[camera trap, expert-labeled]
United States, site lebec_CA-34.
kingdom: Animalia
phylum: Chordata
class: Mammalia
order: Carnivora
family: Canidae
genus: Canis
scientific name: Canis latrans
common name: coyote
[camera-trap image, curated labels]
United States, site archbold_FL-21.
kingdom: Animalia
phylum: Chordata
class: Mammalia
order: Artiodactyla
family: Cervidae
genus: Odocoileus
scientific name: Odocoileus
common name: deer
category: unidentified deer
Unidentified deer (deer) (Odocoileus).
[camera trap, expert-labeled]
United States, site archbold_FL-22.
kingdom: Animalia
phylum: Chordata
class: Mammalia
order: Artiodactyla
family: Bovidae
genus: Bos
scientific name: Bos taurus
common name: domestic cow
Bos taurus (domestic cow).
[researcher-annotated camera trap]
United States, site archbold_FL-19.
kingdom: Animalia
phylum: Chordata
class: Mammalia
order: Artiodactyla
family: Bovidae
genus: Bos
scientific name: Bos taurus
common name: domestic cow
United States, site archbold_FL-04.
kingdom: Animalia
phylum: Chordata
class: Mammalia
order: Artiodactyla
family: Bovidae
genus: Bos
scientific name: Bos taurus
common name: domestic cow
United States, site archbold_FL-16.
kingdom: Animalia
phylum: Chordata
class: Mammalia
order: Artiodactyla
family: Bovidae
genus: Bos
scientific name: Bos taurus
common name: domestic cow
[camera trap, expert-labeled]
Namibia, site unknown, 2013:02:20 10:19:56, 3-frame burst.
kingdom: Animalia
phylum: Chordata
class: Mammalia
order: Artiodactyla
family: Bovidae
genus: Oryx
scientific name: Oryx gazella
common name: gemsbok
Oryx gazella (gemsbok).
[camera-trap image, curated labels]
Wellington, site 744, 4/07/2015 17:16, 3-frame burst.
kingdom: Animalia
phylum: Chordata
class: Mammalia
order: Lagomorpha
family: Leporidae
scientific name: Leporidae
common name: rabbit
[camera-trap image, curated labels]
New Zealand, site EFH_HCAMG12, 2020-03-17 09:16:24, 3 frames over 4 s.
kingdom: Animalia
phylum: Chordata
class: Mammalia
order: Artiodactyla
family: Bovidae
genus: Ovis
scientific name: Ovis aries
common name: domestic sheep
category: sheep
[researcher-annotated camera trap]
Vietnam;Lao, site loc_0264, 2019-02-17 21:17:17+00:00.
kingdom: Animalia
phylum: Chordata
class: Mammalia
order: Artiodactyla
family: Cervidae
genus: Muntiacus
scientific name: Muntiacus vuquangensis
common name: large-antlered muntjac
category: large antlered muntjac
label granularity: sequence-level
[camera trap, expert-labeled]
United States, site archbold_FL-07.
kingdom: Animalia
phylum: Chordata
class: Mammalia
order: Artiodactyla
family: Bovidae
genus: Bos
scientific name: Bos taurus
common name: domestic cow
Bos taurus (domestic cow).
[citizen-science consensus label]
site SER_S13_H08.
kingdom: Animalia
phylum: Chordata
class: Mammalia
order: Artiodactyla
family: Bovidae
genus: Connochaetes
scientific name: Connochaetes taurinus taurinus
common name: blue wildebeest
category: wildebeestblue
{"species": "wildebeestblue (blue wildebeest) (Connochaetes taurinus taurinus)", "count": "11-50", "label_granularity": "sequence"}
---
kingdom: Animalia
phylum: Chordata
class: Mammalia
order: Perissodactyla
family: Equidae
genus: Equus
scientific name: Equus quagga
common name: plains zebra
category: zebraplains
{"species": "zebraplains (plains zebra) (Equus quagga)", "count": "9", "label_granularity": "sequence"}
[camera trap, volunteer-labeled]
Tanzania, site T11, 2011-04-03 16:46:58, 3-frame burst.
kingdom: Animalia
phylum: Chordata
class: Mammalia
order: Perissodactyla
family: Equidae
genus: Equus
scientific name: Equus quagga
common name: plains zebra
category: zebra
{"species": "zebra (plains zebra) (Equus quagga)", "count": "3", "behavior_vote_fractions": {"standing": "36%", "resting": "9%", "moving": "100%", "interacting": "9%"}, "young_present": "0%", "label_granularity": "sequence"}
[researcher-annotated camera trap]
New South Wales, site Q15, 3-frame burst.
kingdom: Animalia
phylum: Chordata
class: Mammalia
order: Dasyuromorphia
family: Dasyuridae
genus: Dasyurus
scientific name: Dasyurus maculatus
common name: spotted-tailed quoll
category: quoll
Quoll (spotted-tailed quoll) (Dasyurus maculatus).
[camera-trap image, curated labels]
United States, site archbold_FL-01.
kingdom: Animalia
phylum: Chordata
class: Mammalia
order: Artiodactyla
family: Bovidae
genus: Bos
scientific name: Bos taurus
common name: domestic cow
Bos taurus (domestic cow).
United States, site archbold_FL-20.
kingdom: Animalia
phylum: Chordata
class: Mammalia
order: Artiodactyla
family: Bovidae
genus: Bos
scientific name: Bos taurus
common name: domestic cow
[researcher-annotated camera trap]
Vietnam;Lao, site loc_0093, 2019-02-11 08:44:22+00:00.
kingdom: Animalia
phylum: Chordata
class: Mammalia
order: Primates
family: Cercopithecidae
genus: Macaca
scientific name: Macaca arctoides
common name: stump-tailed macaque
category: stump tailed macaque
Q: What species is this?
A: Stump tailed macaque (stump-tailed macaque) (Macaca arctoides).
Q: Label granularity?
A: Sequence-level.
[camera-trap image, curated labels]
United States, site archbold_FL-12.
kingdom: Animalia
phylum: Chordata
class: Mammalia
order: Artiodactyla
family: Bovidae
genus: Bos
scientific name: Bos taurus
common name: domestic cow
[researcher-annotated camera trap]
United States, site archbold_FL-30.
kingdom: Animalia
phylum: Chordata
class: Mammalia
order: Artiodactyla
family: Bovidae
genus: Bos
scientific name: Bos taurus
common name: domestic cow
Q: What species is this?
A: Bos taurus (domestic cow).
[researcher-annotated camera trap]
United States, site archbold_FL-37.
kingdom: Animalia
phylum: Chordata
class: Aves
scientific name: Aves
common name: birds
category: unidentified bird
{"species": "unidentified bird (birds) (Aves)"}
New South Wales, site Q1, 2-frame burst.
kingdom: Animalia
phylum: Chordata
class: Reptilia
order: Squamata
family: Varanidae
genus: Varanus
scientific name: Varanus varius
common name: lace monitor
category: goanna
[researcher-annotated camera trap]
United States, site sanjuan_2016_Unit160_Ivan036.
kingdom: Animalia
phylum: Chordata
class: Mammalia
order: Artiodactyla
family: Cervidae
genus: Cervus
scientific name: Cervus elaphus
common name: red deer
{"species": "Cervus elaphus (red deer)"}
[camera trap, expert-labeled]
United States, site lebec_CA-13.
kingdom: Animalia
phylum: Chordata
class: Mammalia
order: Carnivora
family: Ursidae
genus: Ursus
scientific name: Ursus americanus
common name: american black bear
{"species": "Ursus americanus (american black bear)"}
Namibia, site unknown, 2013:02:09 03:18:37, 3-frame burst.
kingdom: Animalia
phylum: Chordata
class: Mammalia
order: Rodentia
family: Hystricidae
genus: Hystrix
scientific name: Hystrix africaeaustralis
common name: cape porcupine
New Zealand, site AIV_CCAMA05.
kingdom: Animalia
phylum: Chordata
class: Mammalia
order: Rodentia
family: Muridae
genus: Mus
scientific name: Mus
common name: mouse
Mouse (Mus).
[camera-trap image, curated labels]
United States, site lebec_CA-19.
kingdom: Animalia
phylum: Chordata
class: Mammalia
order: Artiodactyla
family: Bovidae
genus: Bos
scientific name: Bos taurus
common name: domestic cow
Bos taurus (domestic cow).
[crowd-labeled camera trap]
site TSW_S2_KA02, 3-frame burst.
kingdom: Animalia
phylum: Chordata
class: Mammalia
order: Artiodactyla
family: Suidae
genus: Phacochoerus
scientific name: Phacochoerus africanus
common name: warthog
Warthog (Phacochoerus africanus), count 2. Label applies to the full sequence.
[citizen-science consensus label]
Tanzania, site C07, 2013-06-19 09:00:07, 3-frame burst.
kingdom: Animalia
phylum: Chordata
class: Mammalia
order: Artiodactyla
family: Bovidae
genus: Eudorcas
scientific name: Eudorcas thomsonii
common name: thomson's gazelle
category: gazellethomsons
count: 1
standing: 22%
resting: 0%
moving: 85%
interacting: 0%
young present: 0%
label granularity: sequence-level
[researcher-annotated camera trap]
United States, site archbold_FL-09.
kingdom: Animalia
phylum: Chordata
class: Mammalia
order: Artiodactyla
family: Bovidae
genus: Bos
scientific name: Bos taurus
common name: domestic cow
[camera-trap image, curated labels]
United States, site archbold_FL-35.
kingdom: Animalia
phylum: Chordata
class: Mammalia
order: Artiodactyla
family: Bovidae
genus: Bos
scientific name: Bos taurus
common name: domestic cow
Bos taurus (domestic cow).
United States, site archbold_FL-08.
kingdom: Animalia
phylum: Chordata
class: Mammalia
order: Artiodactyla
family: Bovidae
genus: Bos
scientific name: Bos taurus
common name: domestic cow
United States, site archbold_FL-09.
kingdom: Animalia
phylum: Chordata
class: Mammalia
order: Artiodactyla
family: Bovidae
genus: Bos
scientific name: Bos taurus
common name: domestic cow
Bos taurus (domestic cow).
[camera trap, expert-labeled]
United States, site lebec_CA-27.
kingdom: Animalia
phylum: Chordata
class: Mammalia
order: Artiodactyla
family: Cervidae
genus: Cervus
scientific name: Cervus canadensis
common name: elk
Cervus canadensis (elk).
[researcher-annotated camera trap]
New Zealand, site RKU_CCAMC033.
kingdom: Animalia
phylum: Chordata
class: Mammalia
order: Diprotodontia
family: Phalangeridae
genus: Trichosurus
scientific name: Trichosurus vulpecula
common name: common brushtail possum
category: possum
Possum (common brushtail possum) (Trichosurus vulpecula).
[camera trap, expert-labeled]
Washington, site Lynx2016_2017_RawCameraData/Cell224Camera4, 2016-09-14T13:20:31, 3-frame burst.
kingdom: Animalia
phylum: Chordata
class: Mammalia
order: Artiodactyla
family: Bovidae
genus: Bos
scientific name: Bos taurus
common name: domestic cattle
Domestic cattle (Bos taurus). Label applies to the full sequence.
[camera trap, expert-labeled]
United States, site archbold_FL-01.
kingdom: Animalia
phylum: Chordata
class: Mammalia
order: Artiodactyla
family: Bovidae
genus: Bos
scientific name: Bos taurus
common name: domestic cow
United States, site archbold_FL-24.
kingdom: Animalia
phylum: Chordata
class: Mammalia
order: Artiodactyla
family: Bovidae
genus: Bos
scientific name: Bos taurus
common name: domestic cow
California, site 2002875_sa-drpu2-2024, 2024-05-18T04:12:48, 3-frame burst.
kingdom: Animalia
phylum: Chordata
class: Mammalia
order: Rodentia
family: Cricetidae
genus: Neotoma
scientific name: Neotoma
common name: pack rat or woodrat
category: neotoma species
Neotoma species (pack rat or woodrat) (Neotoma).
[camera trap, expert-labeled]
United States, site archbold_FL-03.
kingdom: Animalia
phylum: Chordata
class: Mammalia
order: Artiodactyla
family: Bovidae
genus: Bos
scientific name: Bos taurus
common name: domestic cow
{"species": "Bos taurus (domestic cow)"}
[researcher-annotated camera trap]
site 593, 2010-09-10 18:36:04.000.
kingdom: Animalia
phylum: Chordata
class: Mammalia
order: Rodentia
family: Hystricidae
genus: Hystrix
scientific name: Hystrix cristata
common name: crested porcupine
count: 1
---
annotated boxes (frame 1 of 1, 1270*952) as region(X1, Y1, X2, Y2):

+ + + +

Given the entries above, say how many lines include the word "interacting", and write nothing besides the number.

2